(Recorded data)
**********

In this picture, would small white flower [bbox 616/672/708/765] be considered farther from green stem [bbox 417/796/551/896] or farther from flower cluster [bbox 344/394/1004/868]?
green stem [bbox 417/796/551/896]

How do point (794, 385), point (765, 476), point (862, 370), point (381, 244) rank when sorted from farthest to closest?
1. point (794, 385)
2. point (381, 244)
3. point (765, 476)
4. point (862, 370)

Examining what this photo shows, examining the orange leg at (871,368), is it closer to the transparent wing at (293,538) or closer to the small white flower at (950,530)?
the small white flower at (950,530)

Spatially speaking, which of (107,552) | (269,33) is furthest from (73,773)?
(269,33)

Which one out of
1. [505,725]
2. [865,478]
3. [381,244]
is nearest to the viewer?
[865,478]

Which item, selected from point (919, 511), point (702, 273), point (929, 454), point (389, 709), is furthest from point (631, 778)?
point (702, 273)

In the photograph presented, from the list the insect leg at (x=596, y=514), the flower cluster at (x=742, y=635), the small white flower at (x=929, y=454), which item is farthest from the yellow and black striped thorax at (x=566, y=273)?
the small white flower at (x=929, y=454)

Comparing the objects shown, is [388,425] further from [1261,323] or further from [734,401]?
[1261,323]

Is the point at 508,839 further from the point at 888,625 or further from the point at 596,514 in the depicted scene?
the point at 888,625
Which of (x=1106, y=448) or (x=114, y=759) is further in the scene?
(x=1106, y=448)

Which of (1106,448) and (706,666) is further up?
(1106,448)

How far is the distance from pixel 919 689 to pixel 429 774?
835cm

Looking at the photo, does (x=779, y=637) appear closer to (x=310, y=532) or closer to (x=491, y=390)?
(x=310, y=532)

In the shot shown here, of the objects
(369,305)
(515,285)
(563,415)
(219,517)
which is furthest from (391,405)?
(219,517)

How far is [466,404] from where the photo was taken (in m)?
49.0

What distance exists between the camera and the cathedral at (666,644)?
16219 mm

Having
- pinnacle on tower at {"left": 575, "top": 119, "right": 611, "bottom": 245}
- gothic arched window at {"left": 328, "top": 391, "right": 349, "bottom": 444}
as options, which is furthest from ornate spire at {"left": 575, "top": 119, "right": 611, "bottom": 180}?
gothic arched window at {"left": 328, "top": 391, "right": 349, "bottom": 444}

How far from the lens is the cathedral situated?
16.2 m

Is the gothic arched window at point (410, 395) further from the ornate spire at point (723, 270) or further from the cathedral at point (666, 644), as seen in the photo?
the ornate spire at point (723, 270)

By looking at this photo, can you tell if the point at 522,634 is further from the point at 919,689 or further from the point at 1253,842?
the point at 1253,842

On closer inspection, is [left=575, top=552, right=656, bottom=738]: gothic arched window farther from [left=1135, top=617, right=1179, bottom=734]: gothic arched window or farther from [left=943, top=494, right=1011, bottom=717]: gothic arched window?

**********

_WHAT IS REQUIRED_.
Repeat the data exactly. Leave nothing out.

_ANSWER FOR THIS EXERCISE_.
In this picture, would small white flower [bbox 616/672/708/765] be considered farther from green stem [bbox 417/796/551/896] or farther from flower cluster [bbox 344/394/1004/868]?
green stem [bbox 417/796/551/896]

How do point (794, 385), point (765, 476), point (862, 370), point (381, 244) rank when sorted from farthest to closest?
1. point (794, 385)
2. point (381, 244)
3. point (765, 476)
4. point (862, 370)

Examining what this photo shows, examining the orange leg at (871,368), is it closer to the transparent wing at (293,538) or closer to the small white flower at (950,530)?
the small white flower at (950,530)

Spatially speaking, which of (107,552) | (269,33) is furthest from (73,773)?
(269,33)

Which one out of
1. [505,725]
2. [865,478]
3. [381,244]
is nearest to the viewer?
[865,478]

Which item, selected from point (919, 511), point (702, 273), point (929, 454), point (389, 709), is furthest from point (631, 778)?
point (702, 273)

In the photograph presented, from the list the insect leg at (x=596, y=514), the flower cluster at (x=742, y=635), the small white flower at (x=929, y=454), which item is farthest from the yellow and black striped thorax at (x=566, y=273)?
the small white flower at (x=929, y=454)

Comparing the objects shown, is [388,425] further from [1261,323] or further from [734,401]?
[1261,323]

Is the point at 508,839 further from the point at 888,625 or further from the point at 596,514 in the depicted scene?
the point at 888,625
Which of (x=1106, y=448) or (x=114, y=759) is further in the scene?
(x=1106, y=448)

Which of (1106,448) and (706,666) is further up?
(1106,448)

How far is the distance from pixel 919 689 to pixel 429 774?
835cm

Looking at the photo, does (x=779, y=637) appear closer to (x=310, y=532) or closer to (x=491, y=390)?
(x=310, y=532)

In the shot shown here, of the objects
(369,305)
(515,285)
(563,415)
(219,517)
which is furthest from (391,405)?
(219,517)

How far is [466,404] from where the photo was taken (in m)?
49.0

What distance exists between the camera and the cathedral at (666,644)?
16219 mm

Having
- pinnacle on tower at {"left": 575, "top": 119, "right": 611, "bottom": 245}
- gothic arched window at {"left": 328, "top": 391, "right": 349, "bottom": 444}
as options, which is furthest from ornate spire at {"left": 575, "top": 119, "right": 611, "bottom": 180}?
gothic arched window at {"left": 328, "top": 391, "right": 349, "bottom": 444}

How far from the lens is the cathedral situated?
16.2 m

Is the gothic arched window at point (410, 395) further from the ornate spire at point (723, 270) or further from the cathedral at point (666, 644), as seen in the photo?
the ornate spire at point (723, 270)

By looking at this photo, can you tell if the point at 522,634 is further from the point at 919,689 or further from the point at 1253,842?
the point at 1253,842

On closer inspection, is [left=575, top=552, right=656, bottom=738]: gothic arched window farther from [left=1135, top=617, right=1179, bottom=734]: gothic arched window or farther from [left=943, top=494, right=1011, bottom=717]: gothic arched window?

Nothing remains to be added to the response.